__Text segment__

# Undocked tails and the AKC?



## spindledreams

UKC is a bit more in touch with the times. Their standard says 


> The tail is straight, set high, and customarily docked to a length proportionate to the size of the dog. Whether standing or moving, the tail is carried erect.
> Serious Faults: Low tail set, tail curled or carried over the back.


Then at the end of the standard they include the following


> _The docking of tails and cropping of ears in America is legal and remains a personal choice. However, as an international registry, the United Kennel Club, Inc. is aware that the practices of cropping and docking have been forbidden in some countries. In light of these developments, the United Kennel Club, Inc. feels that no dog in any UKC event, including conformation, shall be penalized for a full tail or natural ears._


I know you may not be interested in showing UKC at this time but it does show that standards can change. If the Poodle Club decides that there needs to be some mention of tail carriage and the fact that undocked tails are acceptable then the AKC standard could have changed by the time you get back stateside. Either way I don't think I would hesitate to at least try in AKC with undocked dog and see what happens. The show docks have gotten longer and longer some are now so long they may as well not be docked.


----------



## momtymztu

I don't have enough knowledge regarding the poodle world yet to be able to give you much of an answer as far as AKC poodles goes, but I do know that in many other traditionally docked breeds international dogs (or even US born and bred dogs) that are undocked are doing better and better and gaining more acceptance all the time. 

I am a little more familiar with the Silky world. In Silky Terriers there is one breeder who has stopped docking altogether and her dogs are finishing easily and even climbing the ranks in the breed and all breed standings. Her dogs do show internationally as well, so docking them would limit her options. Many members of the Silky Terrier Club of America are fighting to keep the traditions of docking alive but I think in the end they are fighting a losing battle. 

I imagine most of the standards for traditionally docked/cropped breeds will eventually have to reflect some tolerance towards naturally tailed specimens. Even if it takes a while for he standards to change, I suspect the judges will become more accepting as more natural tails enter their rings. 

I say, go for it...


----------



## Aubrey

The dog will be shown in the UKC, but since I know they accept "whole" dogs, I didn't even think to ask/talk about it haha.


----------



## Countryboy

Aubrey said:


> The dog will be shown in the UKC, but since I know they accept "whole" dogs, I didn't even think to ask/talk about it haha.


Well u might be looking in slightly the wrong direction even now. The AKC would not be the ones to set the rules. They would go by the standards set by the breed clubs . . . such as the PCA.

[Data entries]
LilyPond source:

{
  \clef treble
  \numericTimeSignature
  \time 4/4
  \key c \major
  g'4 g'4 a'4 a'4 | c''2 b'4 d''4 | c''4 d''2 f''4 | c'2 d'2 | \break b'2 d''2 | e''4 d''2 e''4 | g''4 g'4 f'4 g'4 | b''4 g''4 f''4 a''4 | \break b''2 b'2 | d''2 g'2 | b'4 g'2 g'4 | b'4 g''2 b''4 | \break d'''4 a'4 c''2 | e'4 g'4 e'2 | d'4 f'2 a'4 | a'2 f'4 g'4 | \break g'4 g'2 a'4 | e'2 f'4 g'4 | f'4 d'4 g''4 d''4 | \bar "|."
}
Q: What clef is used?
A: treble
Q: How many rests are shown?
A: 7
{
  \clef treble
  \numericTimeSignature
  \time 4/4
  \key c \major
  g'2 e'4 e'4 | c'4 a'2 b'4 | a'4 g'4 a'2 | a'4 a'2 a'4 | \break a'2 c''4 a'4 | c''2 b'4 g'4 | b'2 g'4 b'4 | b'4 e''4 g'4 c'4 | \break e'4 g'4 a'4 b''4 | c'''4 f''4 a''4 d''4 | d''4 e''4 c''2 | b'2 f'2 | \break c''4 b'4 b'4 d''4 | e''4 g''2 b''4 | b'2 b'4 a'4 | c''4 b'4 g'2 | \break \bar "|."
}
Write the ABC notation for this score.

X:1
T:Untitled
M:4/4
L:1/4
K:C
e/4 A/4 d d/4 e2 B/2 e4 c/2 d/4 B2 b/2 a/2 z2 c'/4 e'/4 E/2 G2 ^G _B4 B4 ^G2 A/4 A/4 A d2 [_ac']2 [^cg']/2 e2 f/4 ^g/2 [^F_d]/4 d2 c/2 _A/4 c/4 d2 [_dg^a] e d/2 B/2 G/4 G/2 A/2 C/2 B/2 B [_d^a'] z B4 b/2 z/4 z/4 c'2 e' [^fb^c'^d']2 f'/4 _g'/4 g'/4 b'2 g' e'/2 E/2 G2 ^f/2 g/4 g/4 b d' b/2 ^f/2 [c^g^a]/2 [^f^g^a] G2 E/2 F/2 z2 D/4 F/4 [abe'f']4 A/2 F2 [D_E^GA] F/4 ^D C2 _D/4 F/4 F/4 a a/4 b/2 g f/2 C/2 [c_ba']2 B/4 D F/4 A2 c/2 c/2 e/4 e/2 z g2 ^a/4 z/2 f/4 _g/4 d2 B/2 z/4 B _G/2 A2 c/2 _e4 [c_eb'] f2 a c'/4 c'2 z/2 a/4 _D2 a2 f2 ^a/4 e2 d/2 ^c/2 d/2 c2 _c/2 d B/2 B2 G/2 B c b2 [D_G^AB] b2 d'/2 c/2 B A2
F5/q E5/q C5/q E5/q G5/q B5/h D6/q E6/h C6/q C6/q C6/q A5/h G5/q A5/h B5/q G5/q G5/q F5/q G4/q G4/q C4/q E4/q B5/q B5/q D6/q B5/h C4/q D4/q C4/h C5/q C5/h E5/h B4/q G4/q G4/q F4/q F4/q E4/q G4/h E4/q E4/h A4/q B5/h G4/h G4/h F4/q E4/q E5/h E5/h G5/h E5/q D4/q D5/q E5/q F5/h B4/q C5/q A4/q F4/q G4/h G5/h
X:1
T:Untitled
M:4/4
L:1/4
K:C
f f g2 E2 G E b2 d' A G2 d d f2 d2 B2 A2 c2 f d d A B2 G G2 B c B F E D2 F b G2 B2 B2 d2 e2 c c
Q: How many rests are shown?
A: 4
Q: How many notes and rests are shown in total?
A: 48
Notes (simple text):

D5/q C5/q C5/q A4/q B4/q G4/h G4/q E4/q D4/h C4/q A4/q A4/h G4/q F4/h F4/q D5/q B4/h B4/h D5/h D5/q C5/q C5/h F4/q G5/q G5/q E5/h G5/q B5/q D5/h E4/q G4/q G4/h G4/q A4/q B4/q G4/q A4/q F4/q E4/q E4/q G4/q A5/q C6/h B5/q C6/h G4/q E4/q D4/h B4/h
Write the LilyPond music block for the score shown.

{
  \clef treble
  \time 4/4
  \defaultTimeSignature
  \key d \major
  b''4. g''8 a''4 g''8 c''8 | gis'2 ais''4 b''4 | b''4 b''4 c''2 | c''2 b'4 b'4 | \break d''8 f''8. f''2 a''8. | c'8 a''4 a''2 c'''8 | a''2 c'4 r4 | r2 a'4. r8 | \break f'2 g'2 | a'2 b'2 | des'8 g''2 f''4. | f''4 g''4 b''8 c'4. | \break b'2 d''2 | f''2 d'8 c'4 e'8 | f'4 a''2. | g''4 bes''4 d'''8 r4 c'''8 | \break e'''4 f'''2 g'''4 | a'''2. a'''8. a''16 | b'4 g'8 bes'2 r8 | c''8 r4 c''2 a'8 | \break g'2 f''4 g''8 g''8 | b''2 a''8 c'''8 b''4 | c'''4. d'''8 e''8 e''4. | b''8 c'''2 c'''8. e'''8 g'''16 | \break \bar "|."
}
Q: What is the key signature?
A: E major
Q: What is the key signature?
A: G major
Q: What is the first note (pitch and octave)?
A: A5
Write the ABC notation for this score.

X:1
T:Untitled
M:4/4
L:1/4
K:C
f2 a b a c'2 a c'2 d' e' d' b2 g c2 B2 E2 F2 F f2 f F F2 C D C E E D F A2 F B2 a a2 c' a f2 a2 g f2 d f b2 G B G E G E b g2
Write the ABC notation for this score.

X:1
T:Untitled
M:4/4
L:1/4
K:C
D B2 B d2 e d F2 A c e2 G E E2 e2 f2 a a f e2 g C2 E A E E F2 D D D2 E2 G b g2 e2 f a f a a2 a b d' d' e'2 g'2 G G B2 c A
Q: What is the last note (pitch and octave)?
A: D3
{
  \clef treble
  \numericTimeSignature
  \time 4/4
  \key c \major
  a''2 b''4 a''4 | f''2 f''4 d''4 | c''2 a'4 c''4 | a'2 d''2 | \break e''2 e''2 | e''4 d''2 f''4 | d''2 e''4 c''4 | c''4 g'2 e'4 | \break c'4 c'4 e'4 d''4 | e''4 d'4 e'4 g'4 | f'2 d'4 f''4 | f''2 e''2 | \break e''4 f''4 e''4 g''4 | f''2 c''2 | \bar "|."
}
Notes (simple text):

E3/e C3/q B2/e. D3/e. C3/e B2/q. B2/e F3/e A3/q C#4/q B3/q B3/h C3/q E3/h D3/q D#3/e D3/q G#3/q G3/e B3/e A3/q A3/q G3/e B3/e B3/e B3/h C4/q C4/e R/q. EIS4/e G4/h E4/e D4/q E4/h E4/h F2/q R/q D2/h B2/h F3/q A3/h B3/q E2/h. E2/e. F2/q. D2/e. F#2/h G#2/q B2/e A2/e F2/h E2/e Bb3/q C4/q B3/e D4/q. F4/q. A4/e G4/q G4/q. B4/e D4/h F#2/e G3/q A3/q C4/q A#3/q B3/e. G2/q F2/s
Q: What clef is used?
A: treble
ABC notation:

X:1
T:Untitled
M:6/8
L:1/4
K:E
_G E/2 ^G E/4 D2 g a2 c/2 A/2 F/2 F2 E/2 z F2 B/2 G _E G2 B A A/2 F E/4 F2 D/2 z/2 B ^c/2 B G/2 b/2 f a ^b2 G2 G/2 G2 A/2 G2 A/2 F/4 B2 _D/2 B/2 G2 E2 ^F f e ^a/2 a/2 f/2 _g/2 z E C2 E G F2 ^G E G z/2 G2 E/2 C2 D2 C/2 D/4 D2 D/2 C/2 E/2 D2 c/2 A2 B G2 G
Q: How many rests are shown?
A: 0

__Task requirements__
1. In the forum thread, what does the UKC standard list as serious faults for the tail?
2. Locate every line in the rows that contains the word "pitch", treating uppercase and lowercase as different, and copy each of those lines.
These rows are unrelated to the forum thread.

__The replies__
1. Low tail set, tail curled or carried over the back.

2.
Q: What is the first note (pitch and octave)?
Q: What is the last note (pitch and octave)?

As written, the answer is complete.